SELECTED EXCERPT >>

In light of the Second Circuit’s ruling in Guo, Freakley and AlixPartners moved for reconsideration of the SDNY court’s decision. The court denied the motion and upheld its prior decision permitting the discovery. Following the Second Circuit’s recognition in National Broadcasting of the distinction between tribunals in commercial arbitrations from tribunals constituted pursuant to international treaties, the SDNY court sustained its conclusion that the investment treaty arbitration was taking place before a “foreign or international tribunal” within the meaning of § 1782. Specifically, the court noted that the investor-state tribunal “does not ‘possess the functional attributes most commonly associated with private arbitration.” This is because bilateral investment arbitration is “a tool of international relations, . . . the Tribunal derives its jurisdiction from the Treaty, and . . . the Arbitration is a means by which [the Fund is] bringing claims against the Republic of Lithuania in its capacity as a state.”
The FAA provides for vacatur of award as exclusive remedy for arbitrator bias.
Texas Brine Co., L.L.C. v. Am. Arbitration Ass’n, Inc., 955 F.3d 482 (5th Cir. 2020).
Plaintiff Texas Brine was a party to an arbitration administered by the American Arbitration Association (“AAA”) seated in New Orleans, Louisiana. During the course of the arbitration, Texas Brine discovered that two of the three members of the arbitral panel had what it believed to be disqualifying conflicts of interest. The AAA’s Administrative Review Council, however, summarily denied Texas Brine’s disqualification motions. Shortly after that denial, the AAA removed one of the arbitrators on different grounds and the remaining two arbitrators resigned.
Texas Brine then moved in Louisiana state court to vacate the arbitral panel’s interim awards. The state court vacated the panel’s rulings pursuant to 9 U.S.C. § 10(a)(2), the provision of the Federal Arbitration Act or FAA which permits a court to vacate an award for “evident partiality or corruption in the arbitrators.”
Following the vacatur ruling, Texas Brine filed a lawsuit against the AAA and the two allegedly compromised arbitrators seeking $12 million in damages and equitable relief. The AAA removed the case to federal court. The federal district court dismissed Texas Brine’s claims on two alternative grounds: (1) the defendants enjoyed arbitral immunity and (2) the Federal Arbitration Act provides the exclusive remedy for complaints concerning an arbitrator’s bias or other corrupt conduct. The Fifth Circuit affirmed the district court’s decision that the FAA was the plaintiff’s exclusive-remedy and declined to “opine on the legitimacy of arbitral immunity.”
The Fifth Circuit held that Texas Brine’s lawsuit constituted an impermissible “collateral attack”—that is, a challenge to an award outside of the exclusive grounds provided in the FAA—on the now-vacated arbitration award. The appellate court explained that there are limited statutory grounds on which a court may vacate a domestic arbitral award and that purportedly independent claims outside of these grounds are not a basis for challenge if they are “disguised collateral attacks on the arbitration award.” To determine whether a plaintiff’s claims constitute a collateral attack, the court examines “the relationship between the alleged wrongdoing, purported harm, and arbitration award.” Applying this test, the court first found that the alleged wrongdoing—the arbitrators’ conflicts of interest—could clearly be remedied by vacatur under Section 10 of the FAA. Next, the court found that Texas Brine’s alleged harm—strategic disadvantage and a tainted arbitration—could likewise be remedied under Section 10. Finally, the court held that Texas Brine’s requested relief for reimbursement of the fees and costs it paid in furtherance of the tainted arbitration were premised on the same infirmity in the proceedings, and therefore did not transform its challenge from a collateral attack into an independent claim.

DATA RECORDS >>
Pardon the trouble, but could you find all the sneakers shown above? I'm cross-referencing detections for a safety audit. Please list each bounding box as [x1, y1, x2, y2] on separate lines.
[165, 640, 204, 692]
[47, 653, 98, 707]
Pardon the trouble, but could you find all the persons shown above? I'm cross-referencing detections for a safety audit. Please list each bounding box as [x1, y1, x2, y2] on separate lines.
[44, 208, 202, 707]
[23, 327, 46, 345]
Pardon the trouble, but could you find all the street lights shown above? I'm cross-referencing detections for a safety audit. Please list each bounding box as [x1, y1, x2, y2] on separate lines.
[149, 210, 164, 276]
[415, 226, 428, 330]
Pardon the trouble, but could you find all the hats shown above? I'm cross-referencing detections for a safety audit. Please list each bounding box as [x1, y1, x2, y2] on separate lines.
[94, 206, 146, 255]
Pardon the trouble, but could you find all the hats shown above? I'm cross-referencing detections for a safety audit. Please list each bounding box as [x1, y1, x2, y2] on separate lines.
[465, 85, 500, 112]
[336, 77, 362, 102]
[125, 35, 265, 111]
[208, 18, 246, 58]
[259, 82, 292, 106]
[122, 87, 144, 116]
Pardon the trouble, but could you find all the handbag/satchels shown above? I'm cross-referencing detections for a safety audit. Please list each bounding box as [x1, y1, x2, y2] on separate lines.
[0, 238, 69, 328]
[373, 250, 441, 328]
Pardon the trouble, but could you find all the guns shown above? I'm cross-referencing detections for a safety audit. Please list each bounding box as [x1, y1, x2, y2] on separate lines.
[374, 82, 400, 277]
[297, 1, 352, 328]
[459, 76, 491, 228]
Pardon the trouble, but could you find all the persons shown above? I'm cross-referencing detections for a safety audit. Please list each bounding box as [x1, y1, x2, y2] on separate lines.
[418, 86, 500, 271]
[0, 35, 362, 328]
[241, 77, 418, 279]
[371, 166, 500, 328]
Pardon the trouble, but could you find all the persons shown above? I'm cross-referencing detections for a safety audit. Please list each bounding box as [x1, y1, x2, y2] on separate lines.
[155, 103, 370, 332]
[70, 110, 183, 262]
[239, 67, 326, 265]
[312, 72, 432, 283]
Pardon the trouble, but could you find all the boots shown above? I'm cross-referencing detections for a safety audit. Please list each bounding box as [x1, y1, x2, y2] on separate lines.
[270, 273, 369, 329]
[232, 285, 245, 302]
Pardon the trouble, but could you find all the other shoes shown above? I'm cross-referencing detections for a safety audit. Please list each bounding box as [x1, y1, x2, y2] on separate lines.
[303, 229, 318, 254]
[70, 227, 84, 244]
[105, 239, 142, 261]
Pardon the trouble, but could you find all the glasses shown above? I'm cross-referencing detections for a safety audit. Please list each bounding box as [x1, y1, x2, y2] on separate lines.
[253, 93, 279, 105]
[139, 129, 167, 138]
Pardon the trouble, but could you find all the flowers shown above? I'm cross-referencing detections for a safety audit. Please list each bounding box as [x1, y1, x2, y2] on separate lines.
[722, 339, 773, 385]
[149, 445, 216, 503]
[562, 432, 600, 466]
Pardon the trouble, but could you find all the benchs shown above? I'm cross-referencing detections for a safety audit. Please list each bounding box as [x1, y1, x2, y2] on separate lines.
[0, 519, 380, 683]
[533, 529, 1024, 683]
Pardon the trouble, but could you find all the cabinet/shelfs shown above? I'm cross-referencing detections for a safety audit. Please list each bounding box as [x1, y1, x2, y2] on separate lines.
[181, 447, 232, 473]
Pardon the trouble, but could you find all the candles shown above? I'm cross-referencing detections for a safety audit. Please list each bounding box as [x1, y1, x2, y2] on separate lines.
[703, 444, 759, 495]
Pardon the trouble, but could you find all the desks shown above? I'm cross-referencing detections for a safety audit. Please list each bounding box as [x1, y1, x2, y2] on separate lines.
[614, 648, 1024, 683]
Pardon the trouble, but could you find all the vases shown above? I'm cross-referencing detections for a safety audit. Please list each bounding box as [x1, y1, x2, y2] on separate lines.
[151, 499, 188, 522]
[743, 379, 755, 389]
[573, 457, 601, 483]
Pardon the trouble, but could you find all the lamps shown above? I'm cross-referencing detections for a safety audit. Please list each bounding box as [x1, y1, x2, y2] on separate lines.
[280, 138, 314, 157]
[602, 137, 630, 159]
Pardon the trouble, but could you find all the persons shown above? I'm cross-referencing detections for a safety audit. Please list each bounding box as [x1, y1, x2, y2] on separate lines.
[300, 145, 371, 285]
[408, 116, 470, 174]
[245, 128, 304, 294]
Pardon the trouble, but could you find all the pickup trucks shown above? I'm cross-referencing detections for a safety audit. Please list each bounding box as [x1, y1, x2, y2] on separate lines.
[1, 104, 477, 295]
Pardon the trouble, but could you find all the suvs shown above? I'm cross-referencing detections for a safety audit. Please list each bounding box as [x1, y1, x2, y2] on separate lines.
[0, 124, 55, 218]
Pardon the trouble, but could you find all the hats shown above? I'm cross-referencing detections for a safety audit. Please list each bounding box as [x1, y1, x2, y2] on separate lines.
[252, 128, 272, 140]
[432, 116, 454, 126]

* * *

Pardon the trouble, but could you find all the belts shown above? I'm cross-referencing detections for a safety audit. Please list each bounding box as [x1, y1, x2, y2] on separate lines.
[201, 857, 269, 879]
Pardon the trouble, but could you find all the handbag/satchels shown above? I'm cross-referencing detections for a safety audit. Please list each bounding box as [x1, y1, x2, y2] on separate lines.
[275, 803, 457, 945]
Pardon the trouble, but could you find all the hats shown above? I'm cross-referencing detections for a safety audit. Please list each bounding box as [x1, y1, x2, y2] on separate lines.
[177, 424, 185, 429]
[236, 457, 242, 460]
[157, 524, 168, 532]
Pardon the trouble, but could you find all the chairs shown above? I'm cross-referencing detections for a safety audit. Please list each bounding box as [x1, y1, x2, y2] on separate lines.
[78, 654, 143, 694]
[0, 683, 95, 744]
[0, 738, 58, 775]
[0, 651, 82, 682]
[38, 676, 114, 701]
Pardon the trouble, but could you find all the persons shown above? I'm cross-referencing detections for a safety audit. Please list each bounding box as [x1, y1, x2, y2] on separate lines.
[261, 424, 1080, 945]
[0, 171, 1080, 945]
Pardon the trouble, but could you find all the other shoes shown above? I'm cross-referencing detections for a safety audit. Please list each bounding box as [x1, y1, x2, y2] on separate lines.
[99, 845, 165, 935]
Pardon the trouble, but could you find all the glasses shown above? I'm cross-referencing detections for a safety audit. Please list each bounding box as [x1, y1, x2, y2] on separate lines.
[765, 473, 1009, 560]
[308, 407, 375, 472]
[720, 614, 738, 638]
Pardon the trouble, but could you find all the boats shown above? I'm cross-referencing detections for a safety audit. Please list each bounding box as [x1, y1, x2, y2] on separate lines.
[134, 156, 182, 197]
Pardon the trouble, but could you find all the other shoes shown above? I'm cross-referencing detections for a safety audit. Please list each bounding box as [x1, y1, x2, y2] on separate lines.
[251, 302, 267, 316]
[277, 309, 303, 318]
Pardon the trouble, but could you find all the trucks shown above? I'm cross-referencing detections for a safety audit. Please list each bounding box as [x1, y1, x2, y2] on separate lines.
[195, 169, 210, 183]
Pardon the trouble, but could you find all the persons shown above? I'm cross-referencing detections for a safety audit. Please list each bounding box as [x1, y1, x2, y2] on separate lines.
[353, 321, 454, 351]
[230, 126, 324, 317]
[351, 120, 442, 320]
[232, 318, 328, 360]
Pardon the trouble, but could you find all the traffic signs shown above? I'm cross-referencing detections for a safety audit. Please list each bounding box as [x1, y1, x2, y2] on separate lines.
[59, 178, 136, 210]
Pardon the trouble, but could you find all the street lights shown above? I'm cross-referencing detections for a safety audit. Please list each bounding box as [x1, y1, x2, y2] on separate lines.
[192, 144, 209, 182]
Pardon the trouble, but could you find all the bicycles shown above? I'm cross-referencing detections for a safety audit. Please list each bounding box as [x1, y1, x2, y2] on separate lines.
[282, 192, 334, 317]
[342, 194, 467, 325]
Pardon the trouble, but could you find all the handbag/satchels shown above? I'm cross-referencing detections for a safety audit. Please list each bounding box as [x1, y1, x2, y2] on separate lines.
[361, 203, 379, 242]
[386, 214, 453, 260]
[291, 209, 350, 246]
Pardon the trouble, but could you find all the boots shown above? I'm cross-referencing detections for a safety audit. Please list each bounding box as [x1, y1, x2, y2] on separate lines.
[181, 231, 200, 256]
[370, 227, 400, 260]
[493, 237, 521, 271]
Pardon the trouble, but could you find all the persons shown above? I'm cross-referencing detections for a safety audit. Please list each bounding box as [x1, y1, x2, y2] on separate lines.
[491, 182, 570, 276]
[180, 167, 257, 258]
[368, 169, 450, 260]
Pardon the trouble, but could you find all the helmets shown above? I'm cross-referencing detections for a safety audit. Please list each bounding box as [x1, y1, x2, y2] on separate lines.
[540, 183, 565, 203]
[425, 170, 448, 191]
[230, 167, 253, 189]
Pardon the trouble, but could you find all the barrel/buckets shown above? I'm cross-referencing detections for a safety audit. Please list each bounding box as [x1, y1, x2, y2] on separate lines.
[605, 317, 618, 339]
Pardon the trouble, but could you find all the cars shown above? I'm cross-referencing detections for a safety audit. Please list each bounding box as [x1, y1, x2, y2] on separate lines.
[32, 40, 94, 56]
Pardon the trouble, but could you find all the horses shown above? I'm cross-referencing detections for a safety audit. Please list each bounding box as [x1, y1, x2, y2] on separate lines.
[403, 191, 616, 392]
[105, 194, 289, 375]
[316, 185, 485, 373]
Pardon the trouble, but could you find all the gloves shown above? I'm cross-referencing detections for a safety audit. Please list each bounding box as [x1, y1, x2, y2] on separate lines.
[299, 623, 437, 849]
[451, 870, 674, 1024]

PROMPT >>
Answer these questions from the case summaries above:
1. In what city was the Texas Brine arbitration seated?
2. How much in damages did Texas Brine seek from the AAA and the two arbitrators?
3. Against which state was the Fund bringing claims in the investment treaty arbitration?

EXERCISE OUTPUT >>
1. New Orleans, Louisiana.
2. $12 million.
3. The Republic of Lithuania.